# Work task 1
Do these statements agree with the Portland Flats article? Answer yes or no for each, and quote the words from the article that decide it. (a) Construction of the Portland Flats was completed in 1881. (b) The building that replaced the Portland Flats was originally a hotel. (c) The circle received the name Thomas Circle in 1873.
# Work task 2
According to the Portland Flats article, what salary did members of Congress receive?
# Work task 3
Write the next part of the Portland Flats article, picking up after the quotation from The Washington Post.

[[ Selected extract, beginning ]]

Design and construction
- Architects: Adolf Cluss & Paul Schulze

= Portland Flats =

First luxury apartment building in Washington, D.C.

The Portland Flats (later known as the Portland Hotel) was the first luxury apartment building constructed in Washington, D.C. Construction of the elaborate building, designed by architect Adolf Cluss, was completed in 1881. It was built on the south side of Thomas Circle, a traffic circle and park where 14th Street NW, M Street NW, Massachusetts Avenue NW, and Vermont Avenue NW intersect. The triangular-shaped building's main architectural feature was the corner tower and dome, which resulted in the Portland Flats resembling an ocean liner sailing into Thomas Circle.

Portland Flats was built as a business venture for Edward L. Weston. Apartment buildings had become a popular residential option in his native New York, and the trend continued in Washington, D.C., after completion of the Portland Flats. Its design and prestige influenced dozens of apartment buildings being constructed in the city within a decade of its completion. There would eventually be hundreds of apartment buildings constructed in Washington, D.C., during the next several decades. Many of these were later demolished, including the Portland Flats in 1962. It was replaced with an office building that was later converted into a hotel. The design of the Portland Flats later inspired an identically-named residential building constructed in Brookland.

==History==
===Development and construction===
The area around present-day Thomas Circle in Washington, D.C., was mostly undeveloped until after the Civil War. Before then there were only two prominent residential buildings: a house built for Treasury Secretary William H. Crawford in 1820 on the northwest edge of the circle and a mansion on the northeast edge of the circle built for Thomas Coltman in 1843, which was later known as the Wylie Mansion, named after Judge Andrew Wylie. A streetcar line was built along 14th Street NW in the 1860s, making the area more accessible to residents and leading to development. The circle itself, called Memorial Circle at the time, was made into a park in the early 1870s, and Luther Place Memorial Church was built on the north side of the circle in 1873. The circle was renamed Thomas Circle in 1879 when the equestrian statue of George Henry Thomas was installed.

The city's population grew rapidly during and after the Civil War, leading to a housing shortage. Members of Congress often lamented the fact there were no acceptable places to rent with the $5,000 salary they received, and they often stayed in boardinghouses or hotels. There arose a need for apartment buildings to address the problem. In April 1880 an article in The Washington Post noted "Among the thousand and one boardinghouses in Washington, from the semi-hotel to the two-story brick home with its stuffy parlor, there is a not a French flat. Mr. Edward Weston, a retired capitalist of Yonkers, N.Y., proposes to erect here the first house of this style ever built at the Capitol."

[[ Selected extract, end ]]
[[ Data section, beginning ]]

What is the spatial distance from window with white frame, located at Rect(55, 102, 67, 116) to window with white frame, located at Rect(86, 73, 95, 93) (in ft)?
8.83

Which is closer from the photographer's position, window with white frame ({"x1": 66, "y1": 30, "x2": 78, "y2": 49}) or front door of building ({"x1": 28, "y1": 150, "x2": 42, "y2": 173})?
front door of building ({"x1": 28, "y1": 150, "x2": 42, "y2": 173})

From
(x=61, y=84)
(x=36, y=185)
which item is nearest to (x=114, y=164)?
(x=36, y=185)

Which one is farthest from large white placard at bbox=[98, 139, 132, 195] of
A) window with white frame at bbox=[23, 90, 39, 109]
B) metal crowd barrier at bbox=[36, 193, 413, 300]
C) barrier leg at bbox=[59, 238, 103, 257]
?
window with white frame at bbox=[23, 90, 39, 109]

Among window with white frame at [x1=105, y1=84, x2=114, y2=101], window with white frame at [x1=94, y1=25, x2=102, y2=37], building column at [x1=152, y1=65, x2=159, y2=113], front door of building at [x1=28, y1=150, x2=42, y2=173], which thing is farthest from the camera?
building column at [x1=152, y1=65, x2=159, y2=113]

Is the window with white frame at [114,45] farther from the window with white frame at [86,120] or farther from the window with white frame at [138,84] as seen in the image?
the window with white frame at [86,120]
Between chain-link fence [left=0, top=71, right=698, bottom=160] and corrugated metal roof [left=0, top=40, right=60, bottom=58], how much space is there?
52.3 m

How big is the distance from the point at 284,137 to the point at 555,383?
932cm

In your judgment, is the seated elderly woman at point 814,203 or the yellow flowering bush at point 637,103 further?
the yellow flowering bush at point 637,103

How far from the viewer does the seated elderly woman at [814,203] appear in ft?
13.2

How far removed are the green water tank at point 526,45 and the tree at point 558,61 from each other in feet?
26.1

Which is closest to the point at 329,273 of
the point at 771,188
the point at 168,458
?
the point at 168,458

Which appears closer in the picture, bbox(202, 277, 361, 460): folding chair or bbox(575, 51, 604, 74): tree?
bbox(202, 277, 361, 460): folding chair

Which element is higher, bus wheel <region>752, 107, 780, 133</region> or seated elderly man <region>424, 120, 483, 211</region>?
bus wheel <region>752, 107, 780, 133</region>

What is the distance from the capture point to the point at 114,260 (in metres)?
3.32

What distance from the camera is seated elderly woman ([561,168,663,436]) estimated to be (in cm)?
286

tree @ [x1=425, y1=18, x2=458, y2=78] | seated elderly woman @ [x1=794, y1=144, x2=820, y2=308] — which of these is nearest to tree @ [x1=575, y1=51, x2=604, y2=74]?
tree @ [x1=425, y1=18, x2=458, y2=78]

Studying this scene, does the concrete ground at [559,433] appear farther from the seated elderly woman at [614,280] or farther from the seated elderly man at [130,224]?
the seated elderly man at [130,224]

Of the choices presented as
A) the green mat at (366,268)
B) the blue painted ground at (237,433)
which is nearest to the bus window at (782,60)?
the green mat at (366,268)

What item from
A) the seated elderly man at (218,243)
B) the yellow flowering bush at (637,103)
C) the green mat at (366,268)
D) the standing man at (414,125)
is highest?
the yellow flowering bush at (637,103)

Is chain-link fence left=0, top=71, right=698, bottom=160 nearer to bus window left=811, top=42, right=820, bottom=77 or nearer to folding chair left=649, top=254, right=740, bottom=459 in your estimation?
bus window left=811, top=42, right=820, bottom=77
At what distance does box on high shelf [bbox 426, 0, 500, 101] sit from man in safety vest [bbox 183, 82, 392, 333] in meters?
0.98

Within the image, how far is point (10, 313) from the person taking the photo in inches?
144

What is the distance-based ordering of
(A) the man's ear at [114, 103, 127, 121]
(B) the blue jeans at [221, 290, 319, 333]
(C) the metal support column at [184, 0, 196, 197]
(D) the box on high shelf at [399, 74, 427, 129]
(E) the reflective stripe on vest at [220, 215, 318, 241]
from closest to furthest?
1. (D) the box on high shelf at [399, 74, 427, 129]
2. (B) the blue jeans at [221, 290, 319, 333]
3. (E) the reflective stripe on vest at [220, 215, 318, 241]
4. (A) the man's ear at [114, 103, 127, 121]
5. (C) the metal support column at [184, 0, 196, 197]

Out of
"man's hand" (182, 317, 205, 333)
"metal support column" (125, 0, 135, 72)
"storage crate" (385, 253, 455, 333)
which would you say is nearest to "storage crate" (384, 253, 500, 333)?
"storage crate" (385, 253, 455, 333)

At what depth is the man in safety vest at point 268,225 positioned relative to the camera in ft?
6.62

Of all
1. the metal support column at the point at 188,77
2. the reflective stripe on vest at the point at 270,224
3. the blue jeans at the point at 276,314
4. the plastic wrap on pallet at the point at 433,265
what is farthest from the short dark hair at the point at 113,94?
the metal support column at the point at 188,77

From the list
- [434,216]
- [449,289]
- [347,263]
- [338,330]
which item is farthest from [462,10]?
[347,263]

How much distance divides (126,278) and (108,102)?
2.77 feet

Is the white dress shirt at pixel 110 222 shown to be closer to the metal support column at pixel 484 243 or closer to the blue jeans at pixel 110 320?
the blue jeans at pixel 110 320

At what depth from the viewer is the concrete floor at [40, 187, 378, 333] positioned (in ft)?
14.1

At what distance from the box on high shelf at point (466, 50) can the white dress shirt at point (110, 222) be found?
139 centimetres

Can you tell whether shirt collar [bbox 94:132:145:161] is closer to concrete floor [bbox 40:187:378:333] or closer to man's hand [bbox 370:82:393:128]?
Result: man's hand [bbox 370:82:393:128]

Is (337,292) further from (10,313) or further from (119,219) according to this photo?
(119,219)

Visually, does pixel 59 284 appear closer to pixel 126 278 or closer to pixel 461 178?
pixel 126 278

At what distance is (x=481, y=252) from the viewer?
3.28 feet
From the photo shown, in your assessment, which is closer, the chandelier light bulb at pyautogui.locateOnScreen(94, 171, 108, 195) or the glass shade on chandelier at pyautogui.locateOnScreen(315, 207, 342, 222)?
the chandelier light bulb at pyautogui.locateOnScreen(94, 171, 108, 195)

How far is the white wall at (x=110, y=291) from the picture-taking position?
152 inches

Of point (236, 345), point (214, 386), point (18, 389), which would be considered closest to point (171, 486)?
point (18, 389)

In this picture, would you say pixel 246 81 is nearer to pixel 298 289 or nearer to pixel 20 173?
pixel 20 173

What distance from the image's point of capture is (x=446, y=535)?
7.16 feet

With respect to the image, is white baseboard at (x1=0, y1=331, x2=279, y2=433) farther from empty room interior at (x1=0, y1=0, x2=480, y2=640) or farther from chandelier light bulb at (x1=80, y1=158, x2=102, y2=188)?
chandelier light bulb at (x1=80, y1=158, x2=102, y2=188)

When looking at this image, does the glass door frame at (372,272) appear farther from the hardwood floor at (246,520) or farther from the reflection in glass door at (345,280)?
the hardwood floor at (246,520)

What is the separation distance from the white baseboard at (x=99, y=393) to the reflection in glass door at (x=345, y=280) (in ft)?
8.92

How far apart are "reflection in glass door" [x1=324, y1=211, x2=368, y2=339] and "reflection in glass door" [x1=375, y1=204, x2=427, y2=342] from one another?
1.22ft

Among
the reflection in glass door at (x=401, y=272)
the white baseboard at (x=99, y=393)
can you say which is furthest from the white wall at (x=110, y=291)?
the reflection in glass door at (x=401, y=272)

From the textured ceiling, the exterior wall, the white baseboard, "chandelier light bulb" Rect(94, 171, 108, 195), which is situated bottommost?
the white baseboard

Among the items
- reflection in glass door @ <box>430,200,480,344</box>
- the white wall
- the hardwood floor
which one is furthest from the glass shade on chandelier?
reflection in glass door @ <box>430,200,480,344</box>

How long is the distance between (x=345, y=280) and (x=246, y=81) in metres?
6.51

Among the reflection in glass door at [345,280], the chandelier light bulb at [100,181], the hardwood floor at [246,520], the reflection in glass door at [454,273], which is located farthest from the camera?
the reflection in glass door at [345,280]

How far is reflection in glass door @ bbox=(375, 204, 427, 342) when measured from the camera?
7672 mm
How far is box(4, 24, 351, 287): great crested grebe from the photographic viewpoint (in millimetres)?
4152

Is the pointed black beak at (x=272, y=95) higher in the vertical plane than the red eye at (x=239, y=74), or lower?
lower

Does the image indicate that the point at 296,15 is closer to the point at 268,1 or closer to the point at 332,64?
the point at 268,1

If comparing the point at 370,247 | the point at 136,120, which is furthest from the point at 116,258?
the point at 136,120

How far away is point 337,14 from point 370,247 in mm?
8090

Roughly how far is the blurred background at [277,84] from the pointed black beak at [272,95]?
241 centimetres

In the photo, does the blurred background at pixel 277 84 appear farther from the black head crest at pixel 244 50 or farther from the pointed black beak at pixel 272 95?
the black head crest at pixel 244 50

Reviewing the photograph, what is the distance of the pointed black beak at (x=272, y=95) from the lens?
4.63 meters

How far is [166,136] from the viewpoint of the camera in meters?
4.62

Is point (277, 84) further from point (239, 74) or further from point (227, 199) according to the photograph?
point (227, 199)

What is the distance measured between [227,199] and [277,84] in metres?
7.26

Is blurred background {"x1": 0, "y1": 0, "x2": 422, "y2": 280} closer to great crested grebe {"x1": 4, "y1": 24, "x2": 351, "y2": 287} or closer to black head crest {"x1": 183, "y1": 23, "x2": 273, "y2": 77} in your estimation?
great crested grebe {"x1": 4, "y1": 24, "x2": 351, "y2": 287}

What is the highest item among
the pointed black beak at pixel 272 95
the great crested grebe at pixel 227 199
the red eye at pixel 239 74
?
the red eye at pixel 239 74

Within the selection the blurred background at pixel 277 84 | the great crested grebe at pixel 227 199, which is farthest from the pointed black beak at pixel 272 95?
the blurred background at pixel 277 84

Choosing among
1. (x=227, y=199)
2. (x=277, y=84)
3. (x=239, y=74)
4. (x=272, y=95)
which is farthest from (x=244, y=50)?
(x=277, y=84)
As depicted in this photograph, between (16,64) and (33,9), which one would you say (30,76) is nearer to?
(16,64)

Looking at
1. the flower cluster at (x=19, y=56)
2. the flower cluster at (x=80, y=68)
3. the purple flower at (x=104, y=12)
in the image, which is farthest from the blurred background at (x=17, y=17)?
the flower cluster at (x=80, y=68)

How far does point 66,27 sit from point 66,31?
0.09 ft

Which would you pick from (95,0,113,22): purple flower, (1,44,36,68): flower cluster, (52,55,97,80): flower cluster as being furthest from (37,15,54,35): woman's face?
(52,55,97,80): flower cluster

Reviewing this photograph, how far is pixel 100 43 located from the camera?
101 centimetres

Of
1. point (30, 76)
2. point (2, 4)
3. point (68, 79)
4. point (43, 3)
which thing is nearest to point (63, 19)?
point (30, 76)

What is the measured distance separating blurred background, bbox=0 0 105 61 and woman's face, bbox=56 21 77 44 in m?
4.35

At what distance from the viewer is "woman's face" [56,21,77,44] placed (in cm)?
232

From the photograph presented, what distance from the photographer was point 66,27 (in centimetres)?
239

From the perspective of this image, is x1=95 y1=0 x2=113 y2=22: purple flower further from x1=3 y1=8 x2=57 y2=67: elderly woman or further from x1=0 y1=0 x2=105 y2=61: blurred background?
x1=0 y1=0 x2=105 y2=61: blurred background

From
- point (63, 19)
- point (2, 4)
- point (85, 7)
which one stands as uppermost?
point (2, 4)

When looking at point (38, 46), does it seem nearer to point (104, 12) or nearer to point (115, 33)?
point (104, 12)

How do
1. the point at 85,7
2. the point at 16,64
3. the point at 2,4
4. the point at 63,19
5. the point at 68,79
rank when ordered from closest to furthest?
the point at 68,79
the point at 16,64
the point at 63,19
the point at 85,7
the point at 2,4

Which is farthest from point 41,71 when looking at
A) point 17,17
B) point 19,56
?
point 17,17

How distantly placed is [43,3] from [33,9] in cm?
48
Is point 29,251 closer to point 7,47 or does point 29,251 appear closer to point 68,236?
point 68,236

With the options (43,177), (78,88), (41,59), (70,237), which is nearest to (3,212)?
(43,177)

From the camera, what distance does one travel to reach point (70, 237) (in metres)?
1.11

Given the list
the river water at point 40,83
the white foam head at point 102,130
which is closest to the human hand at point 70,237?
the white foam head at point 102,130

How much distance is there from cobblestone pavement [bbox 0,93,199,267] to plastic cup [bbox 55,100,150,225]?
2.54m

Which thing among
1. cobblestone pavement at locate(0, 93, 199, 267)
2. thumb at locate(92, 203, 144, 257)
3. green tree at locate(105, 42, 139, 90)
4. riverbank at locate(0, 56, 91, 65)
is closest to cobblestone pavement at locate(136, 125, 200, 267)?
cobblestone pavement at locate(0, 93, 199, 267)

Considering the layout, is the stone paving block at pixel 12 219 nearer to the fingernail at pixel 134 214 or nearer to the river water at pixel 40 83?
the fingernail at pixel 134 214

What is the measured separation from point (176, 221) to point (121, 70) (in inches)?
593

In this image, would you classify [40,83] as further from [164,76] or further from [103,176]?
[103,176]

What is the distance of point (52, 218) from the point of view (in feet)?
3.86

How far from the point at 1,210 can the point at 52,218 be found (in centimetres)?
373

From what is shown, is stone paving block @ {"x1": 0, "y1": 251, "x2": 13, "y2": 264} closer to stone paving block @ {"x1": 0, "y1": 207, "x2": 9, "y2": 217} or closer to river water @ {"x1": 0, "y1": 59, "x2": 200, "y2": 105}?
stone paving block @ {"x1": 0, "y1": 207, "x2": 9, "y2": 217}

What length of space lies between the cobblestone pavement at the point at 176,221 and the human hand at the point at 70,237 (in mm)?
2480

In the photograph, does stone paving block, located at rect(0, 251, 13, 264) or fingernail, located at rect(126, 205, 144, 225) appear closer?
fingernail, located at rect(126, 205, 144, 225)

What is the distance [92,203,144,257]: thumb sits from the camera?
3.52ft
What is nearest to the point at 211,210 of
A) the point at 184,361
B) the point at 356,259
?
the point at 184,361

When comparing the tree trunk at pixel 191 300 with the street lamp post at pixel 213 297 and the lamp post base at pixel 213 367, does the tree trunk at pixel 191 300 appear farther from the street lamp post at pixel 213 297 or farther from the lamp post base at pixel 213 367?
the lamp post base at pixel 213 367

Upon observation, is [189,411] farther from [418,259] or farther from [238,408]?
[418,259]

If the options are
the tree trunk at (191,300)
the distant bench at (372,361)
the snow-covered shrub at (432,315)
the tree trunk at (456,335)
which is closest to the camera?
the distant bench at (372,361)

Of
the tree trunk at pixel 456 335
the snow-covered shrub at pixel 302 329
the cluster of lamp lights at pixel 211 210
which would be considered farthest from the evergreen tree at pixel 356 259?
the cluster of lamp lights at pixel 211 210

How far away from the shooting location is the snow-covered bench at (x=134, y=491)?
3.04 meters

[[ Data section, end ]]

# Task response 1
(a) Yes: "Construction of the elaborate building, designed by architect Adolf Cluss, was completed in 1881."
(b) No: "It was replaced with an office building that was later converted into a hotel."
(c) No: "The circle was renamed Thomas Circle in 1879 when the equestrian statue of George Henry Thomas was installed."

# Task response 2
$5,000.

# Task response 3
Edward L. Weston, a retired New York businessman who had moved to Washington, D.C., in 1878, chose architect and engineer Adolf Cluss (1825-1905) and his business partner Paul Schulze to design an apartment building facing Thomas Circle, the city's first luxury apartment house. Cluss was a German immigrant who moved to Washington, D.C., in the 1850s. He quickly gained a reputation as a talented architect, designing prominent buildings including the Franklin School and Charles Sumner School, Calvary Baptist Church, and the Smithsonian's Arts and Industries Building. Cluss also designed Weston's five-story home at 1426 K Street NW, built in 1878 and demolished in 1950.

A few months before Weston's building was completed, former US representative and New York City mayor Fernando Wood built the first apartment building in Washington, D.C., the Fernando Wood Flats, at 1418 I Street NW. Building permit #1596 was issued for the first phase of Weston's building, the Portland Flats, on June 16, 1880. Weston was reluctant to invest a large amount of money in what was then a new trend in local housing, although he had witnessed the success and popularity of such apartment buildings in New York City and Chicago in the 1870s. Weston told a Post reporter that for the Portland Flats he would "spare no pains in its construction and will pay particular attention to interior decorations". There were doubts amongst some about how successful the business venture would be. One real estate developer said "When the Portland was projected by Mr. Edward Weston he was laughed at, and it was said the people of Washington would never come to living in 'tenement' houses."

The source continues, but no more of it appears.